Oswald, by contrast, is blissfully narcotic.  His albeit crazy-ass world somehow manages to feel very uncrazy (and crazy can be bad, recall) but instead, soothing.  Next time you have a bout of insomnia or are feeling stressed, cue up an episode or two of Oswald on YouTube.  Could be you just saved yourself a month of co-pays for therapy and a Xanax prescription.

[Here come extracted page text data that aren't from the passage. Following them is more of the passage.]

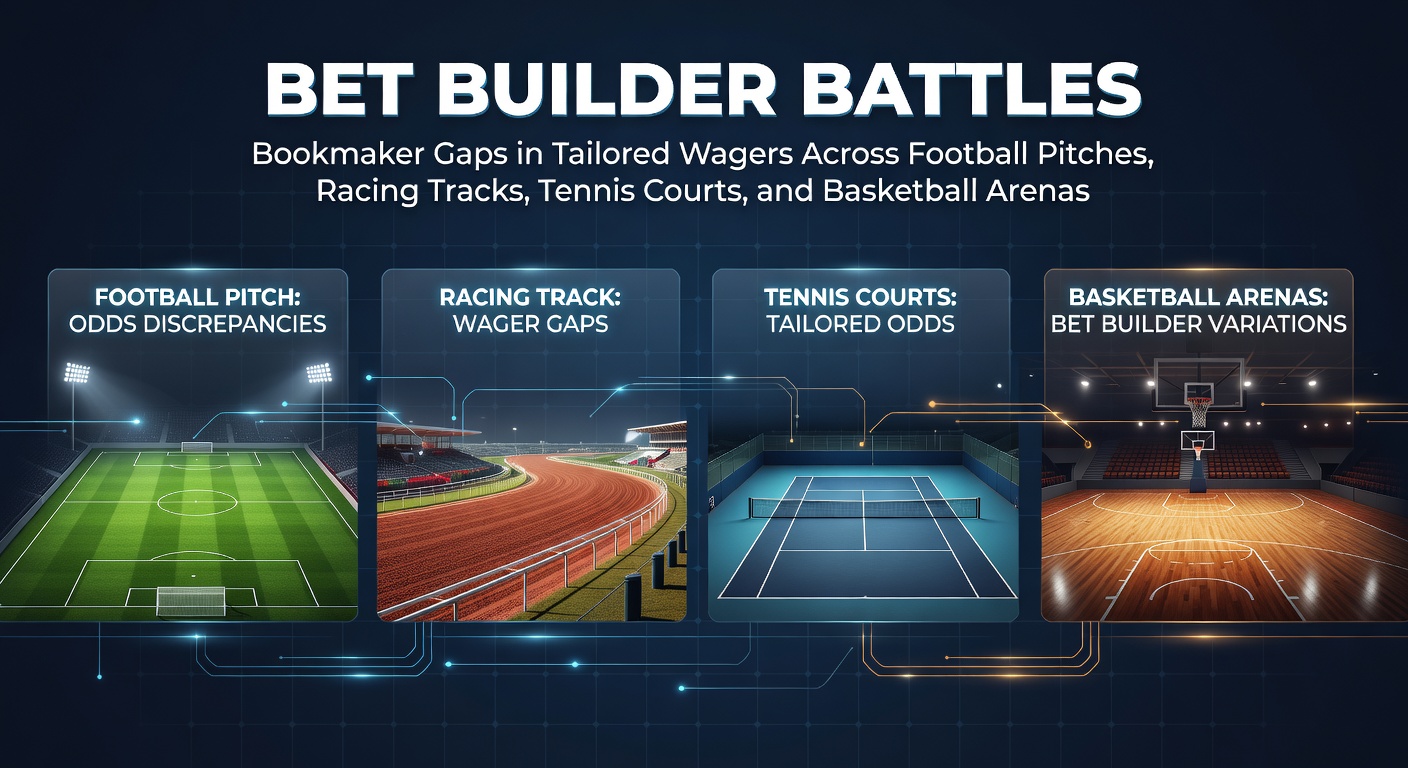 BET BUILDER BATTLES

Bookmaker Gaps in Tailored Wagers Across Football Pitches, Racing Tracks, Tennis Courts, and Basketball Arenas

FOOTBALL PITCH: ODDS DISCREPANCIES

RACING TRACK: WAGER GAPS

TENNIS COURTS: TAILORED ODDS

BASKETBALL ARENAS: BET BUILDER VARIATIONS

Enough to buy yourself, say, a tiny hat:



Here's more reasons why I would like to live in Oswald's world:
  • Anthropomorphia.  Any time you can put a face and legs on something inanimate and make it talk, I say do it! In Oswald's world, there are talking flowers, talking trees, a pumpkin-headed guy who isn't scary at all and best, a set of identical twin eggs.  Twin eggs! 
  • Soothing surrealism.  I like Salvador Dali as much as the next gal, but sometimes his images can be sort of jarring, can't they?  Oswald's world is packed with surreal images but all of the soothing variety.  In Oswald's world, a wiener dog can absolutely look like an actual hot dog. A baseball can be a house, a lemon can be a taxi and paper airplanes fly all day long. It's super great and never jarring.  And nobody cuts themselves all up and rolls around in the sand in an effort to impress their fiancee as Dali reportedly did.
  • Ice cream.  Lots of it.  Everyone eats ice cream in this place. And there's no worrying about noxious farts from lactose intolerance or fat thighs packed into too-small jeans, ever.
  • Coexisting.  In the episode "The Tomato Garden." snails eat Oswald's tomato plants. Do you think he sprays them dead with nasty chemicals?  Nope. He shares by giving the snails their very own plants while keeping some for himself.  He makes a tomato restaurant for the snails! You can "Coexist" with your bumper stickers of crosses, moons and stars all you like.  In Oswald's world, nobody needs that lofty shit.  
  • Right: tiny hats. Bonus: jauntily placed!  
  • The music:


That opening theme is like a narcotic drip all by itself.    

Too, you know when you watch Oswald that no one is gonna yell "HEY YOU GUYS!" at you just as your fever peaks and you lean over to puke into the Tupperware bowl that your mom placed next to you, just in case.